Een voorbeeld van kunstmatige intelligentie is de Jarvis in alle Iron Man-films en de Avengers-films. Het is een systeem dat menselijke communicatie begrijpt, de menselijke aard voorspelt en zelfs op punten gefrustreerd raakt. Dat is wat de computergemeenschap of de codeergemeenschap een algemene kunstmatige intelligentie noemt.
Om het in normale bewoordingen te zeggen: je zou met dat systeem kunnen communiceren zoals je met een persoon communiceert en het systeem zou met jou communiceren als een persoon. Het probleem is dat mensen beperkte kennis of geheugen hebben. Soms kunnen we sommige namen niet onthouden. We weten dat we de naam van de andere man kennen, maar we krijgen het gewoon niet op tijd. We zullen het ons op de een of andere manier herinneren, maar later op een ander moment. Dit wordt in de codeerwereld geen parallel computergebruik genoemd, maar het lijkt daar wel op. Onze hersenfunctie wordt niet volledig begrepen, maar onze neuronfuncties worden meestal begrepen. Dit is hetzelfde als zeggen dat we computers niet begrijpen, maar wel transistors; omdat transistors de bouwstenen zijn van alle computergeheugen en -functie.
Wanneer een mens parallel informatie kan verwerken, noemen we dat geheugen. Terwijl we ergens over praten, herinneren we ons iets anders. We zeggen “trouwens, ik vergat het je te vertellen” en dan gaan we verder over een ander onderwerp. Stel je nu de kracht van een computersysteem voor. Ze vergeten helemaal nooit iets. Dit is het belangrijkste onderdeel. Hoe meer hun verwerkingscapaciteit groeit, hoe beter hun informatieverwerking zal zijn. Zo zijn wij niet. Het lijkt erop dat het menselijk brein een beperkt verwerkingsvermogen heeft; gemiddeld.
De rest van de hersenen is informatieopslag. Sommige mensen hebben hun vaardigheden ingeruild om andersom te zijn.
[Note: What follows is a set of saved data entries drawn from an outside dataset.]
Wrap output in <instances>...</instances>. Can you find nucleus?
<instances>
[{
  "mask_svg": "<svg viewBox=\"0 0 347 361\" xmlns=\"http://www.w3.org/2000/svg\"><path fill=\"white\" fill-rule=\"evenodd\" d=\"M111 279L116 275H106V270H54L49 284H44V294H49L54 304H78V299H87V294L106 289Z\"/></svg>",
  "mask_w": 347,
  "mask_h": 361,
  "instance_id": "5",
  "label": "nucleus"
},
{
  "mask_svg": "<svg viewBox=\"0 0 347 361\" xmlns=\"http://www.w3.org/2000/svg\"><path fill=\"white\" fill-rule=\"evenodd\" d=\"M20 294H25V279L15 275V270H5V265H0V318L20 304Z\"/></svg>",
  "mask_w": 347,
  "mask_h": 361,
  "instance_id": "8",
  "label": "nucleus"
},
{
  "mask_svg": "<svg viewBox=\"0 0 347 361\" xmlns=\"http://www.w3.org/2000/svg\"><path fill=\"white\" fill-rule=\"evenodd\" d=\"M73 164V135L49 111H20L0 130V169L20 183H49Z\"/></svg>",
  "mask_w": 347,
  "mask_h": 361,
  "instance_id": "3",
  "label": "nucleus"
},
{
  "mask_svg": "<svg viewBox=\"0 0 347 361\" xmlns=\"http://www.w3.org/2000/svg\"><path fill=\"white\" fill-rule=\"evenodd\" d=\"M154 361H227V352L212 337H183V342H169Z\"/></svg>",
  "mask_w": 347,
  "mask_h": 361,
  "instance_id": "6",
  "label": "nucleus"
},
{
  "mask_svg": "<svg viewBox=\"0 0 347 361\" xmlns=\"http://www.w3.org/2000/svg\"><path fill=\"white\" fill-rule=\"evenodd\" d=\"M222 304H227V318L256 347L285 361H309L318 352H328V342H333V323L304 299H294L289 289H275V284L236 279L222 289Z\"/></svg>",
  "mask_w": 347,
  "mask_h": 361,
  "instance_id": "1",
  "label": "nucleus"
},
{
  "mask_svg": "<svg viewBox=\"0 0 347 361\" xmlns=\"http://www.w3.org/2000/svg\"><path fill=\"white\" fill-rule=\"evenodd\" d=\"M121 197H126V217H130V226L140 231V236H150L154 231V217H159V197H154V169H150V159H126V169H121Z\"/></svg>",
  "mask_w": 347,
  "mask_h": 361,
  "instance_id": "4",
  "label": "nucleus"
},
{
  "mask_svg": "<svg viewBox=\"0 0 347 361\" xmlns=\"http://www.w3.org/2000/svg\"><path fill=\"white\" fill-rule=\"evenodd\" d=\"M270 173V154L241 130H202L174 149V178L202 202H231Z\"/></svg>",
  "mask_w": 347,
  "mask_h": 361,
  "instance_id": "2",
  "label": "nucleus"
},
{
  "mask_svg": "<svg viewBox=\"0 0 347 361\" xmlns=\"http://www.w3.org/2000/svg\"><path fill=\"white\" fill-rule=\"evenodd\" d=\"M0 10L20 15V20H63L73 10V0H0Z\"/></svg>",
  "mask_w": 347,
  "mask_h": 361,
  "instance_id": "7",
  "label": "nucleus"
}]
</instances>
Je hebt misschien mensen ontmoet die heel slecht zijn in het onthouden van iets, maar die heel goed zijn in wiskunde, gewoon met hun hoofd. Deze mensen hebben delen van hun hersenen toegewezen die regelmatig voor geheugen worden toegewezen aan verwerking. Hierdoor kunnen ze beter verwerken, maar verliezen ze het geheugengedeelte.
Het menselijk brein heeft een gemiddelde grootte en daarom is er een beperkt aantal neuronen. Naar schatting zijn er ongeveer 100 miljard neuronen in een gemiddeld menselijk brein. Dat zijn minimaal 100 miljard aansluitingen. Ik kom later in dit artikel op het maximale aantal verbindingen. Dus als we ongeveer 100 miljard verbindingen met transistors willen hebben, hebben we ongeveer 33,333 miljard transistors nodig. Elke transistor kan namelijk bijdragen aan 3 aansluitingen.
Terugkomend op het punt; we hebben dat computerniveau rond 2012 bereikt. IBM was erin geslaagd om 10 miljard neuronen te simuleren om 100 biljoen synapsen te vertegenwoordigen. Je moet begrijpen dat een computersynaps geen biologische neurale synaps is. We kunnen één transistor niet met één neuron vergelijken, omdat neuronen veel gecompliceerder zijn dan transistors.